▶ STATED TASK
Starting with the line that contains "What distance from the camera", return every line through the end of the listing below exactly as written. Omit the pictures.

▶ EXTRACTED INFORMATION
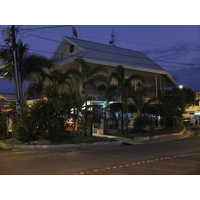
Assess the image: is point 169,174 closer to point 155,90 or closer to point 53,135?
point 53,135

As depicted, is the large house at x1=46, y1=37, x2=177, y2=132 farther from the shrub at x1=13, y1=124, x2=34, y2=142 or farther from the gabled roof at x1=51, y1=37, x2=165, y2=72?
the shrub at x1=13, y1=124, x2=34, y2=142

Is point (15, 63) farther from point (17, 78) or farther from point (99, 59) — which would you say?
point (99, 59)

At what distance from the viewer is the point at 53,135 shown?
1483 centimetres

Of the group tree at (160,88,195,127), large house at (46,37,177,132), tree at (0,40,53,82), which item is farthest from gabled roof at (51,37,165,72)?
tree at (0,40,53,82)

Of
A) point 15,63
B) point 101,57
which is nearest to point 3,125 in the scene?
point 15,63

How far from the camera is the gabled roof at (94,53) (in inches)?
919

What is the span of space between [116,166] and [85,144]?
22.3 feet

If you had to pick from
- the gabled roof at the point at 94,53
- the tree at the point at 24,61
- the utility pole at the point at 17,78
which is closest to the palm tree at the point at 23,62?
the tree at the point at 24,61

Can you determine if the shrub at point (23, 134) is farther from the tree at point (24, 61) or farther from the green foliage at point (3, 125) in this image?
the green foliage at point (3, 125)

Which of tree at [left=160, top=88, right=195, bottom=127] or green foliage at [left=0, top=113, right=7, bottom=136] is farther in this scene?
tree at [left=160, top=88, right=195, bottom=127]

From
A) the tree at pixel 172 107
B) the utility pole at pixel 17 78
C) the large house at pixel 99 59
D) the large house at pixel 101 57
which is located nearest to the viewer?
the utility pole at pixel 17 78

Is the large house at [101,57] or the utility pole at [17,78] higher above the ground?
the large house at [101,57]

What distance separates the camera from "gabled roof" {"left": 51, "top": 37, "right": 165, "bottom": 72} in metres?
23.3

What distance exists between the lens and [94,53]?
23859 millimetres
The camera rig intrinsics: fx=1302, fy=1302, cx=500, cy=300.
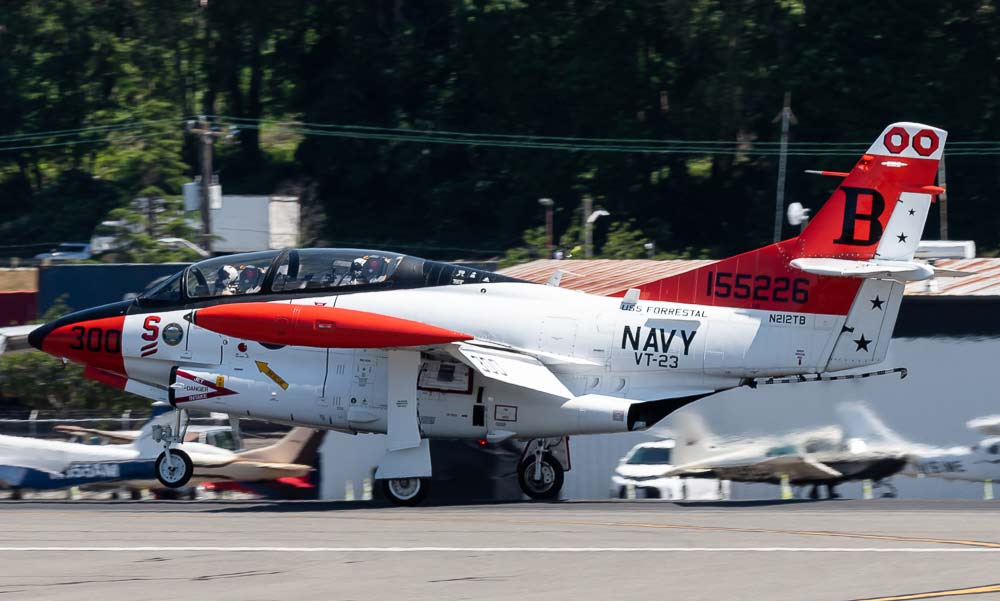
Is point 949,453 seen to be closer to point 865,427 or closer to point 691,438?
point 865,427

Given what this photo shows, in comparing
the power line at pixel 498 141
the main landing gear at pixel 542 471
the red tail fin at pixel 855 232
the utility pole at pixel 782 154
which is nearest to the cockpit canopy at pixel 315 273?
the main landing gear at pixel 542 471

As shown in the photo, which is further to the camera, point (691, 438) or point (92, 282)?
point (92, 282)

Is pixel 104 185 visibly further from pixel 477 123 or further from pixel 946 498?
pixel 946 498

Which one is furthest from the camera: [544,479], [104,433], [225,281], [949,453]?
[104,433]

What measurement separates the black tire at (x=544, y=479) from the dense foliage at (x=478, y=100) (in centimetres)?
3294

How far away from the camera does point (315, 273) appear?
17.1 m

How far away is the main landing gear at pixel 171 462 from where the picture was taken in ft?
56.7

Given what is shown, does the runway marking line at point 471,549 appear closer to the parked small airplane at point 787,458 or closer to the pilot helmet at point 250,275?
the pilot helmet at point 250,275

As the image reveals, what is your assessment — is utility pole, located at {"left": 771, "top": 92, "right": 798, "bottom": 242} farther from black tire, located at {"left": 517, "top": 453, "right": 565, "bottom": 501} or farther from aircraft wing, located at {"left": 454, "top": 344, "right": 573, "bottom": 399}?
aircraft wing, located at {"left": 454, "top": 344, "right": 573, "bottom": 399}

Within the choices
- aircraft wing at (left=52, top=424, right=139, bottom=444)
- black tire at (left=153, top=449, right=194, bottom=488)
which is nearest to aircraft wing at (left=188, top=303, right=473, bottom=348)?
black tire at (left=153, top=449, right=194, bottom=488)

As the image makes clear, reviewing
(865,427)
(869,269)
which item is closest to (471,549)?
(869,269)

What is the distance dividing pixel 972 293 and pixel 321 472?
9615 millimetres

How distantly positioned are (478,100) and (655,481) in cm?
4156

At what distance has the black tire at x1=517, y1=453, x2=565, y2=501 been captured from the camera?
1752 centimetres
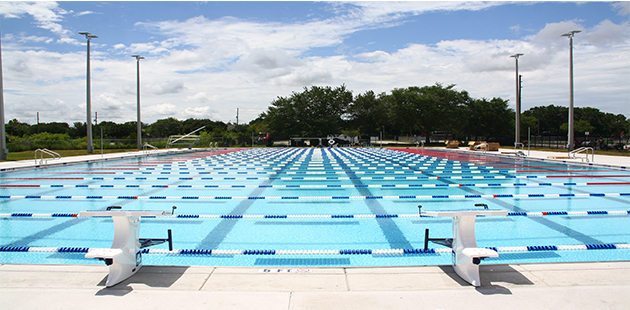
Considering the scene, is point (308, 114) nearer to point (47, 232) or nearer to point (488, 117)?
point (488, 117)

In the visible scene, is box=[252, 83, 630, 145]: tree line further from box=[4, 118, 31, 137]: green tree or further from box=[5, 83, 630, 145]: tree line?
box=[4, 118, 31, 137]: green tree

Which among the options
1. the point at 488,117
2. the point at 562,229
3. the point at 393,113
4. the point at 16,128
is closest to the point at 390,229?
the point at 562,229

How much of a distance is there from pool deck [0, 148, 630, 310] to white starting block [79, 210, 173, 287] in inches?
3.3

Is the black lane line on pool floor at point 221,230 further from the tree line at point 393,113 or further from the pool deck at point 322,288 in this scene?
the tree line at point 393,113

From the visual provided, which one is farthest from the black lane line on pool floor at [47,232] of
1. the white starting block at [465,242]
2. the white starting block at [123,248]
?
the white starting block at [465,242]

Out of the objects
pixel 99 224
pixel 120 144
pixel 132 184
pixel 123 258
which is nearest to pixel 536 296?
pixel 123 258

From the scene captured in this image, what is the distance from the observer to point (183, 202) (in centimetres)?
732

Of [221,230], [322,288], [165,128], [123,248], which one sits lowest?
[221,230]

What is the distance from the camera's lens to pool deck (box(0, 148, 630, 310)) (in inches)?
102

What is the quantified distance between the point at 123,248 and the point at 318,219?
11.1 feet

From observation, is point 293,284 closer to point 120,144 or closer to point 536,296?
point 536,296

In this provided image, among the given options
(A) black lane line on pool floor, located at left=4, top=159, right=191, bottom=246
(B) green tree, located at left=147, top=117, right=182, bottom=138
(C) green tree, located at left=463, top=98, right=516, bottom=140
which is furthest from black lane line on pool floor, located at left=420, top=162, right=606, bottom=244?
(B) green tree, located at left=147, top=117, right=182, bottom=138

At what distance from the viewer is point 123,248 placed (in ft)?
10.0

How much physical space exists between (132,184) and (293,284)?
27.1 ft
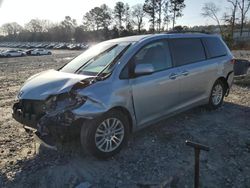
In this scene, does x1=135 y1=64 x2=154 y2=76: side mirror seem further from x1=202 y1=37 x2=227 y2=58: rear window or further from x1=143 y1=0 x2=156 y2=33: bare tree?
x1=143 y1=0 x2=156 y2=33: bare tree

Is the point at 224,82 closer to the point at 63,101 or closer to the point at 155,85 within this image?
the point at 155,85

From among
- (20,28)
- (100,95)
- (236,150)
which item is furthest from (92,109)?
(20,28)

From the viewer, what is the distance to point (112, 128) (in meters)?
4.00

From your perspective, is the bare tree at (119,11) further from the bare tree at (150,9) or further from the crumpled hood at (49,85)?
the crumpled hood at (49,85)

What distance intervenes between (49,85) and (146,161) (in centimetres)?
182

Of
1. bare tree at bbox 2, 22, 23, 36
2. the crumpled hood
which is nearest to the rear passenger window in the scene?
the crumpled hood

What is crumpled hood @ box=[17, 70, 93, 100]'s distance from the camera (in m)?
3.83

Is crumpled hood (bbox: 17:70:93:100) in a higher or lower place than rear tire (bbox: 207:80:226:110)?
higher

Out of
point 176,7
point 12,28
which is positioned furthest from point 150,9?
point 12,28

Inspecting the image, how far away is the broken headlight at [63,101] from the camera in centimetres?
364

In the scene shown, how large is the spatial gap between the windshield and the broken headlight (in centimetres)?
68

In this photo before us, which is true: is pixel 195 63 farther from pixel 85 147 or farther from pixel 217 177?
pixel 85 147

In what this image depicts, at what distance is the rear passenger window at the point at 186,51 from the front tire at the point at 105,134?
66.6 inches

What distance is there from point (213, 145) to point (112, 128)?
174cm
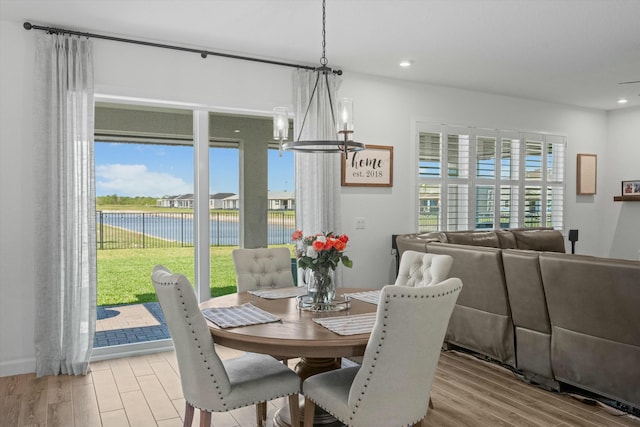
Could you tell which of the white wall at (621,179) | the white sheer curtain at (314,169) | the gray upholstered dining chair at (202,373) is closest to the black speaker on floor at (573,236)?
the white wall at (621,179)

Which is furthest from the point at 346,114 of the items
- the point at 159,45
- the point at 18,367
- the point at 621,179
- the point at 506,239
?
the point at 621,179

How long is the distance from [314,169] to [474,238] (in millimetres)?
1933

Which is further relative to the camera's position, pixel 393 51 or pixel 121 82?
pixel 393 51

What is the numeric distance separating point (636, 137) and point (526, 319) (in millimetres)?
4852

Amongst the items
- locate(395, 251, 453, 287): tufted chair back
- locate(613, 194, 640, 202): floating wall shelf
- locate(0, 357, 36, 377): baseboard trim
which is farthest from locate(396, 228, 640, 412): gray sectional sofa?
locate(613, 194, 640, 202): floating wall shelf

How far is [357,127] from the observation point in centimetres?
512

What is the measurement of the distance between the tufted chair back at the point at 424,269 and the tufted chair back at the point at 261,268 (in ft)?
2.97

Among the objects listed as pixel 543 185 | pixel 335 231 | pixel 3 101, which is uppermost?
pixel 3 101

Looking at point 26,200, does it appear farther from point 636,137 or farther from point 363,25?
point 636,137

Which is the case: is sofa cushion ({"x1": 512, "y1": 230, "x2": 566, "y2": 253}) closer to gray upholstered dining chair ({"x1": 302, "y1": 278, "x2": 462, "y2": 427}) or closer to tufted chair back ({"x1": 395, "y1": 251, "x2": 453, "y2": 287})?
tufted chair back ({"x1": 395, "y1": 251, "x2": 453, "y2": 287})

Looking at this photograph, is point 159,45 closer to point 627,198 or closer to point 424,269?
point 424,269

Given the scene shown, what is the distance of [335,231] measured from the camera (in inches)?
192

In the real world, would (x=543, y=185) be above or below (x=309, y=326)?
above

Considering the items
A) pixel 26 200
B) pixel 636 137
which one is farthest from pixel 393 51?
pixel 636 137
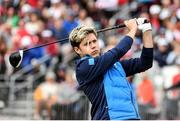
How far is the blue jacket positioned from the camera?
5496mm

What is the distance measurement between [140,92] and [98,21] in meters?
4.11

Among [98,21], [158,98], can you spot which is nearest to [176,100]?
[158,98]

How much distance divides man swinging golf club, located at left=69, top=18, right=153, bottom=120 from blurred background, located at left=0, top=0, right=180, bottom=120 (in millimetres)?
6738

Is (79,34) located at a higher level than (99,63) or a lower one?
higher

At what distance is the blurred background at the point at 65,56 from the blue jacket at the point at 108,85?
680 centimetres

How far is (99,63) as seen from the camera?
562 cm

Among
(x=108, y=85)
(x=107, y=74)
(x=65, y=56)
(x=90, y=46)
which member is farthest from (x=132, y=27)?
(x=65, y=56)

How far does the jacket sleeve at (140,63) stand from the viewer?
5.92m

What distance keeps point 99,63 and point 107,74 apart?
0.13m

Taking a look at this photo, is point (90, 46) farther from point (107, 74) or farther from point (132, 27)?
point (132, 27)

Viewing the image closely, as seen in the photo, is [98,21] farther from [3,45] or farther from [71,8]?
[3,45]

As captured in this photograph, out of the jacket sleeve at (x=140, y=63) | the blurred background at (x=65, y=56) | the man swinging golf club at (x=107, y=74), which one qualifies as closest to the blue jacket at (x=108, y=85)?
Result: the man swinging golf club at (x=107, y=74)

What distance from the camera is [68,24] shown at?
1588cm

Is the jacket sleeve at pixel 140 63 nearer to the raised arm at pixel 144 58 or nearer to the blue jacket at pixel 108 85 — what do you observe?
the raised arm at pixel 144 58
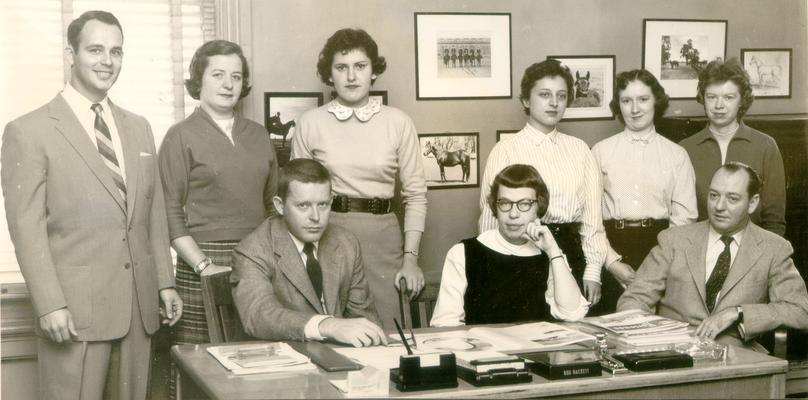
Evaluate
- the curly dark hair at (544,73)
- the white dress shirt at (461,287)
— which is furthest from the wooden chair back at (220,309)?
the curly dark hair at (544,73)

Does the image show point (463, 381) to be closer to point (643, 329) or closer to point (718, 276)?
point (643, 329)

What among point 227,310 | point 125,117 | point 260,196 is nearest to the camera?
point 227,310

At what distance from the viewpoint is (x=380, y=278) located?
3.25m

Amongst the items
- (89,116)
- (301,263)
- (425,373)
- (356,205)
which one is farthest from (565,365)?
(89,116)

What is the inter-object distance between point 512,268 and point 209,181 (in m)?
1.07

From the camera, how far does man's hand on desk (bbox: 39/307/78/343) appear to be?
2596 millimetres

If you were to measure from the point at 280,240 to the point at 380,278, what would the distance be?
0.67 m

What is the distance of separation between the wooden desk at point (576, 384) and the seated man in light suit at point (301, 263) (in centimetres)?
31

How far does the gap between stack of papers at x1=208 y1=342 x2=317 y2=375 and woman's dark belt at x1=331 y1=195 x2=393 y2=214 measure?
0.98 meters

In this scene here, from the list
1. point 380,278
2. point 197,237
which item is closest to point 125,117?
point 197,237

▶ TASK SOLUTION
What distance from the camera is [68,24] shown at?
1588cm

Is the jacket sleeve at pixel 140 63 nearer to the raised arm at pixel 144 58 or nearer to the blue jacket at pixel 108 85 — what do you observe?
the raised arm at pixel 144 58
Evaluate
- the curly dark hair at (544,73)
- the white dress shirt at (461,287)
— which is furthest from the wooden chair back at (220,309)?
the curly dark hair at (544,73)

Does the image show point (463, 381) to be closer to point (643, 329) or closer to point (718, 276)?
point (643, 329)

What among point 227,310 | point 125,117 | point 260,196 is nearest to the camera?
point 227,310

At what distance from the viewpoint is (x=380, y=278) located?
3.25m

Amongst the items
- (89,116)
- (301,263)
- (425,373)
- (356,205)
which one is farthest from (565,365)?
(89,116)

What is the inter-object distance between point 512,268 and point 209,181 (in m)?
1.07

From the camera, how far does man's hand on desk (bbox: 39/307/78/343) appear to be?
2596 millimetres

If you were to measure from the point at 280,240 to the point at 380,278, what would the distance be?
0.67 m

What is the distance of separation between the wooden desk at point (576, 384) and the seated man in light suit at point (301, 263) (in centimetres)?
31

How far does the gap between stack of papers at x1=208 y1=342 x2=317 y2=375 and woman's dark belt at x1=331 y1=195 x2=393 y2=214 measure?
0.98 meters

In this scene here, from the list
1. point 380,278
2. point 197,237
which item is closest to point 125,117?
point 197,237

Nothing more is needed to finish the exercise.